───── Leestekst

Het verhaal van de verloofde van de meester staat niet in het eerste boek Dagen van Van Putten. Het staat in de kleine bundel De Verloofde van Meester van Kees Engelhart. Veel teksten van Van Putten komen in afzonderlijke bundels terecht, soms letterlijk. Zo staat in het tweede boek een gedicht in drie delen onder de titel ‘Hij kent de huizen van de liefde niet’. Deze delen staan ook in de bundel ‘Gezien Innerlijke Overtuiging Geen Genade’ van Kees Engelhart.
De gedichten beginnen met een titel die tevens gelezen moet worden als laatste regel.

De dichter weet heel goed wat hij wil, zoals blijkt uit een interview van Jan Holtman (uit ‘Een zweep voor eigen rug’). Hij spreekt over ‘prozadicht-werk’: ‘Twee gedichten per week, twee-en-dertig per seizoen, een seizoen zou een boek zijn, acht en veertig boeken, twaalf jaren.’ Hij ontwierp een protagonist, Cornelis van Putten. Deze werd ondersteund door mevrouw Leenschat van Bodegraven met behulp van een neefje van haar: Doppertje Kid. Dan waren er nog Theodoor Brumming, een alter ego van Van Putten en de kleine man, een klusjesman. Deze personages hielpen Kees Engelhart als een soort bliksemafleiders bij een ernstig arbeidsconflict. De schrijver mijdt beeldspraak en interpunctie. De enjambementen worden veelal bepaald door de breedte van zijn schrijfblokken. Hij heeft er voldoende van tot aan zijn negentigste, hetgeen doet denken aan de kroontjespennen van Reve. In een ander interview verklaart hij: ‘Als je romantisch bent moet je realistisch schrijven. Reve heeft veel geleerd van Toergenjev. Ik van Paustovski. Prachtig helder taalgebruik, zonder opsmuk. Alleen maar gericht op vertellen wat verteld moet worden. Ik wilde ruimte voor verhalende gedichten, tegen de mode in.’ en ‘Over de brieven van Frits Kocher schreef Robert Walser: ‘Ze zullen velen op vele plaatsen onjongensachtig en op vele andere plaatsen maar al te jongensachtig voorkomen. (…) Een jongen kan bijna op hetzelfde moment erg wijs en erg gek uit de hoek komen: zo ook deze opstellen.’

‘Wat een gedicht tot een goed gedicht maakt? Alle dichtkunst is subjectief.’ ‘Het gewenst niveau, is het niveau dat ik minimaal wenselijk acht.’ Het is allemaal een kwestie van smaak en van mode. Engelhart is niet in de mode, maar dat deert hem niet. Hij schrijft omdat hij moet schrijven. Een enkele lezer is genoeg. Gek? Ja, zoals alle dichters een beetje gek zijn. (Sommigen heel erg.)

──────────

> [Uit te voeren]
1/ Beantwoord de volgende vragen over de leestekst, elk op een eigen regel:
(a) In welke bundel van Kees Engelhart staat het verhaal van de verloofde van de meester?
(b) Welke protagonist ontwierp de dichter?
(c) Wat mijdt de schrijver behalve beeldspraak?
2/ Druk letterlijk het deel van de leestekst af dat opent met de woorden "Het verhaal van" en sluit met "Genade’ van Kees Engelhart.".

───── Gegeven materiaal

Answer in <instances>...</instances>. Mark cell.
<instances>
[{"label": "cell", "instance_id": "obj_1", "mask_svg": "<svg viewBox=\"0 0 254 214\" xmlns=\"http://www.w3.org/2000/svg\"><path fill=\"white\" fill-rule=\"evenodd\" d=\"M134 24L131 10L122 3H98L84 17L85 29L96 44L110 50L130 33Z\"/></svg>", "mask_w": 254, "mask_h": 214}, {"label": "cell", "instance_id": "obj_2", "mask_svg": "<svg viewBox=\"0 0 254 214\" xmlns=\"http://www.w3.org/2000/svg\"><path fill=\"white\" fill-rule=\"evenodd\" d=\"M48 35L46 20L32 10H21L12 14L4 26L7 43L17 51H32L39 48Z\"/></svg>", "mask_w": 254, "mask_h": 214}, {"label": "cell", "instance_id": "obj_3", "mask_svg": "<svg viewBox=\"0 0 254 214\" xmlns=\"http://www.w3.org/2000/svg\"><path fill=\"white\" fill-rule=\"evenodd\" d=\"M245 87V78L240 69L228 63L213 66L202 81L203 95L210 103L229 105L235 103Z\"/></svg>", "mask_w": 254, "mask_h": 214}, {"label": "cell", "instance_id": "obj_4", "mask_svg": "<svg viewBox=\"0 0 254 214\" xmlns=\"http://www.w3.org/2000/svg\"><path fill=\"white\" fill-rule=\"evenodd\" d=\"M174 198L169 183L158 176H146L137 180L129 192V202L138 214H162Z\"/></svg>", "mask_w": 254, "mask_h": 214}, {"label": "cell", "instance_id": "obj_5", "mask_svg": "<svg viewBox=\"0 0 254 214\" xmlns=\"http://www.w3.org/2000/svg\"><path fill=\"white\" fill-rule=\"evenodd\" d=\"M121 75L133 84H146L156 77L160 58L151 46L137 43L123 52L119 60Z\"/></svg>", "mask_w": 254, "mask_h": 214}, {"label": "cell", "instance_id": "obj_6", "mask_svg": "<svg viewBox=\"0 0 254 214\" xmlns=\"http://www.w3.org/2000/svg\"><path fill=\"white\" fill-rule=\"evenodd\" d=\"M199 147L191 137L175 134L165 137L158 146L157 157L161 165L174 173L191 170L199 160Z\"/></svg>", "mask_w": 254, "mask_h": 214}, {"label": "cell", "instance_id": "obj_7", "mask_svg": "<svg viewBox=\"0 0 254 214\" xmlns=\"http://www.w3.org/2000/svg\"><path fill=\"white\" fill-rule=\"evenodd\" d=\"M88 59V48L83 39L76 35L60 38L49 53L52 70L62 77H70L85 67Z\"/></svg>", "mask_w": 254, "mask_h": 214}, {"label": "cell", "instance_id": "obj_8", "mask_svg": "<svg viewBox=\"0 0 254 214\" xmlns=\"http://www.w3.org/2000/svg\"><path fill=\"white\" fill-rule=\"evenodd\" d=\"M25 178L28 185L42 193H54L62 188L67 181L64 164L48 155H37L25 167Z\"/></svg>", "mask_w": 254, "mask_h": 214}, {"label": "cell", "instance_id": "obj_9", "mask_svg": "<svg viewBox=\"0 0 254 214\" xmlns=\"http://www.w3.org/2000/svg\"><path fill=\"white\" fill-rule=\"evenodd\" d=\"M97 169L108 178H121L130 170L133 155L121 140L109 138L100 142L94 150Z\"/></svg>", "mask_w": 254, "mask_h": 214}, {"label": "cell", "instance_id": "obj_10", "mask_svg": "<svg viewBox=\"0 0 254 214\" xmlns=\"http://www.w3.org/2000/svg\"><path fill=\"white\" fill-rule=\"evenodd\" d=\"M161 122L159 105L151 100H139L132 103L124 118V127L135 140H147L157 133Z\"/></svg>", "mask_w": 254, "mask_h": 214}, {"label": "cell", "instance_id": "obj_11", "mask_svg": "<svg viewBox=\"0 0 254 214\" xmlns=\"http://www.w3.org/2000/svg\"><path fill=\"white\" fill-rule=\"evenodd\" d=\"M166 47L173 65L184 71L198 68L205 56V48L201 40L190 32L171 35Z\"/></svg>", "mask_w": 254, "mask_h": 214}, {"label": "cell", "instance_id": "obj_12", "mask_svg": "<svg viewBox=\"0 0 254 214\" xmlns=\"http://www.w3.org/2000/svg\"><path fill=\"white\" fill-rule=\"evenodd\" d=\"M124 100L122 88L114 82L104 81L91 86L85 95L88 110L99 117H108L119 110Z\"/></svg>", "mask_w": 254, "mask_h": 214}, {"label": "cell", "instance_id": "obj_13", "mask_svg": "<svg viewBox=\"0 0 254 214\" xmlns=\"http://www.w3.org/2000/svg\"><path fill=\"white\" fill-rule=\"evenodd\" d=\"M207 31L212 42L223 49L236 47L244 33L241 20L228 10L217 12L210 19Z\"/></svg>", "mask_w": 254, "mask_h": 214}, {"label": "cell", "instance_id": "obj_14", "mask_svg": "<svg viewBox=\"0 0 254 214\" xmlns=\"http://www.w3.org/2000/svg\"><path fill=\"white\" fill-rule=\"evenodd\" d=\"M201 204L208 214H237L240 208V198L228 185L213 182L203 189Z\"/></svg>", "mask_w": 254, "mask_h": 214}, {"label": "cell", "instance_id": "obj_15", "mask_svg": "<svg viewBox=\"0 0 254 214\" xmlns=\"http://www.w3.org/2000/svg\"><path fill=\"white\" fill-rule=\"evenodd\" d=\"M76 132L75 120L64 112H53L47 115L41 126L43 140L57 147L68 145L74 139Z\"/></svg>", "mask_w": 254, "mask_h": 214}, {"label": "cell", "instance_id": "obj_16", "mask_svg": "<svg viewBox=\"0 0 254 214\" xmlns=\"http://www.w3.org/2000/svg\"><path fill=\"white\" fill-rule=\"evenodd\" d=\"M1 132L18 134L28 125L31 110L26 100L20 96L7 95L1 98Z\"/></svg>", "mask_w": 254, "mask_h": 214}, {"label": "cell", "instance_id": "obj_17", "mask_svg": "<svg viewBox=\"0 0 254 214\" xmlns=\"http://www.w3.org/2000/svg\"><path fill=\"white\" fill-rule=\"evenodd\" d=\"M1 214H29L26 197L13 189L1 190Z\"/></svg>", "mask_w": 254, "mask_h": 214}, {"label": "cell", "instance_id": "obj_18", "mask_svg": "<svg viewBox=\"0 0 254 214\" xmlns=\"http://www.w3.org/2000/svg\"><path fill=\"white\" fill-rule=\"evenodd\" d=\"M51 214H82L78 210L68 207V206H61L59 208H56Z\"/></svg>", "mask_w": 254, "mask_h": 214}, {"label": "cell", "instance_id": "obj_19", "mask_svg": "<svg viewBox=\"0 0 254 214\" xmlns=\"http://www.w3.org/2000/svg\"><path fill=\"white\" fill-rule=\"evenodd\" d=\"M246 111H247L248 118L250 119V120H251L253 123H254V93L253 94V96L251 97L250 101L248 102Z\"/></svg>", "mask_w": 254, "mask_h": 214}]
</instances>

──────────

> [Antwoorden per opdracht]
1/
(a) De Verloofde van Meester
(b) Cornelis van Putten
(c) Interpunctie

2/
Het verhaal van de verloofde van de meester staat niet in het eerste boek Dagen van Van Putten. Het staat in de kleine bundel De Verloofde van Meester van Kees Engelhart. Veel teksten van Van Putten komen in afzonderlijke bundels terecht, soms letterlijk. Zo staat in het tweede boek een gedicht in drie delen onder de titel ‘Hij kent de huizen van de liefde niet’. Deze delen staan ook in de bundel ‘Gezien Innerlijke Overtuiging Geen Genade’ van Kees Engelhart.